Reproduce word for word the part of the poems below starting at "Our Rock-Star lyrics?" and ending at "Impervious to change.".

• _Passage for review_
=== Begin Enclosure ===
Sunday, September 1, 2019

Wounded Bait



    I’m here as well as I can be,
    Braced at foot and knee,
    Thrust-spear honed sharp
    Pointed toward the herd –
    No time to think of what
    Comes next, whether to be
    Or not in a pleasant place.

    After the wolves my leg
    Won’t work as of old –
    Can’t run to hunt –
    Can’t pivot to fight
    Enemies who come.
    I can stand here and wound
    The beast that runs me down.

    Good food it will be for those
    At camp and good to see
    By those who dash out at
    The right time.  The sun sees
    Me too, breathing all this 
    In as I should, and fine:
    Hunting here one last time.

Friday, July 5, 2019

July 4th 2019



    Dreaded independence: Susan
    Died this day four years ago --
    Now bombs declare their dominion
    Once again.  Duffy again throbs.
    Ben leans hard against my leg.
    Jessica anxiously watches me
    Creating competing sounds.

    Duffy paws my leg
    Wanting me to make it
    Stop – this explosive
    Ritual we endure again
    ‘Til the powders gone. 
    There is nothing for it but
    That and gathering here

    Waiting while the sounds die
    Down and Duffy’s trembling
    Stops.  Ben moves away
    And Jessica closes her
    Eyes, tired of the fear
    She felt.  I lean back
    In my chair at the end

    And with my own eyes closed
    See Susan lying downstairs
    On the hospice bed sighing
    The last of her life away in the
    Silence following the sound
    Of the bombs that died
    Away with her last breath.
   

Tuesday, July 2, 2019

The progress of poetry



    Is it linear progress:
    Kingdoms, democracies, a
    Global identity, reactionary
    Brexits not withstanding?
    Similarly is there progress
    From Elizabethans to
    Augustans on down to

    Our Rock-Star lyrics?
    I wondered if my task
    Was to move poetry in
    Another direction.
    Chomsky told us we
    Must enter anarchy
    And I saw that we had.

    Fatigued, appalled
    I might be. It thundered,
    Impervious to change.                       
    It seemed enough here
    Watching her fade year
    By year to find the means 
    To write a new Inferno.
=== End Enclosure ===
• _Data to examine_
=== Begin Enclosure ===
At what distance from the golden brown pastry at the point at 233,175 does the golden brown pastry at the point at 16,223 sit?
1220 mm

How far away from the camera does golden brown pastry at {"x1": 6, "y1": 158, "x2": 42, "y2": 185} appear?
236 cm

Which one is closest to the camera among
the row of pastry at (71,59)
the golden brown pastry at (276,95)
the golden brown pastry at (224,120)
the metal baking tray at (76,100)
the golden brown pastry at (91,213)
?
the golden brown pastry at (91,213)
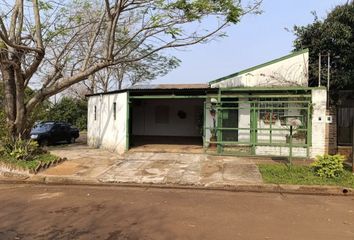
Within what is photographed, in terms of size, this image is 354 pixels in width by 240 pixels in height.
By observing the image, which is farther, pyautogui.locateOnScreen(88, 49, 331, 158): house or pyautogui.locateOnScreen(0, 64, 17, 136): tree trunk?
=== End Enclosure ===
• _Response to this task_
Our Rock-Star lyrics?
    I wondered if my task
    Was to move poetry in
    Another direction.
    Chomsky told us we
    Must enter anarchy
    And I saw that we had.

    Fatigued, appalled
    I might be. It thundered,
    Impervious to change.